**Text under study**.
- - - - - - -

Any substantially affected person (i.e. a licensee or applicant) may seek a Declaratory Statement. Declaratory statements regarding an opinion of a board, or the department when there is no board, as to the applicability of a statutory provision, or of any rule or order of the board, or department when there is no board, as it applies to the licensees particular set of circumstances, pursuant to Section 120.565, Florida Statutes.
The petition seeking a declaratory statement must state with particularity the licensees set of circumstances and must specify the statutory provision, rule, or order that the licensee believes may apply to the set of circumstances.
Visit our Enforcement Website and select “Report Unlicensed Activity.” The Unlicensed Activity (ULA) program protects Florida residents and visitors from the potentially serious and dangerous consequences of receiving medical and health care services from an unlicensed person. The ULA unit investigates and refers for prosecution all unlicensed health care activity complaints and allegations.
The ULA unit works in conjunction with law enforcement and the state attorney’s offices to prosecute individuals practicing without a license. In many instances, unlicensed activity is a felony level criminal offense. More importantly, receiving health care from unlicensed people is dangerous and could result in further injury, disease or even death.
For more information about unlicensed activity in Florida, visit FLHealthSource.gov/ULA.
You may learn more about the Complaint process and submit the appropriate complaint forms by visiting our online Enforcement website.
You may visit our online License Verification page. You may utilize this service to see the status of your providers license and whether there are any disciplinary cases or public complaints against the licensee.
You can print a confirmation of license through the Practitioner Login feature of MQA Services. The confirmation is available up to 30 days after you submit your online renewal request.
After logging into the system with your User ID and password, select Print Confirmation of License from the navigation bar located on the left.
If you need a written statement on a public record attesting to the record’s genuineness or that it is a true and correct copy, you may fill out the Online Request Form. Be sure to indicate you need a certified copy of the request form. A $25 fee will be charged, in addition to the public record Fees and Charges.

- - - - - - -

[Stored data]
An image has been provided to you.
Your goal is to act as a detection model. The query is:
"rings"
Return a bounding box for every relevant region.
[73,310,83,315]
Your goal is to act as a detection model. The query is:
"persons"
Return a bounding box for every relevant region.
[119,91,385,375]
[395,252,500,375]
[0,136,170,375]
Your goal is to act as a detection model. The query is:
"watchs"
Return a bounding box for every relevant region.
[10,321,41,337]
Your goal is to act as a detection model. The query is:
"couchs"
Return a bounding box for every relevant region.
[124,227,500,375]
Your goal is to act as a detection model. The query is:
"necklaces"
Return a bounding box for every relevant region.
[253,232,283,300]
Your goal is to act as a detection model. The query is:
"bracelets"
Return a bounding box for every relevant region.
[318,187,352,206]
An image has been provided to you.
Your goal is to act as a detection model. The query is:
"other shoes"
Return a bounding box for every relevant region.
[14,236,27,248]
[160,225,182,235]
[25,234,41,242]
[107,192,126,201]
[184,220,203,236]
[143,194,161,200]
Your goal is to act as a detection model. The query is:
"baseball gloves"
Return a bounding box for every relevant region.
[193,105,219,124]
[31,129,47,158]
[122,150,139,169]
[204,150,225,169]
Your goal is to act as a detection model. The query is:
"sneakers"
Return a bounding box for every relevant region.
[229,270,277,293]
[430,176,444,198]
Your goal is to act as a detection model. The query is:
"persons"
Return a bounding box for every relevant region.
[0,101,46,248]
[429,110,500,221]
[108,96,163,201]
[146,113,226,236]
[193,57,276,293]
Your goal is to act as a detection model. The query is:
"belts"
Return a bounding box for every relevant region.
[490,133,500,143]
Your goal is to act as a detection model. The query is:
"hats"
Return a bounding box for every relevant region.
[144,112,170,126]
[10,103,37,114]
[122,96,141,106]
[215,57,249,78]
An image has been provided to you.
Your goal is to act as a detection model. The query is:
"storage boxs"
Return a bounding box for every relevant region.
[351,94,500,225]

- - - - - - -

**What is needed**. Repeat the passage on Florida health care licensing word for word, starting at the words "Visit our Enforcement" and ending after "complaints and allegations.". The lines above play no part in the work that comes next.

**Answer box**.
Visit our Enforcement Website and select “Report Unlicensed Activity.” The Unlicensed Activity (ULA) program protects Florida residents and visitors from the potentially serious and dangerous consequences of receiving medical and health care services from an unlicensed person. The ULA unit investigates and refers for prosecution all unlicensed health care activity complaints and allegations.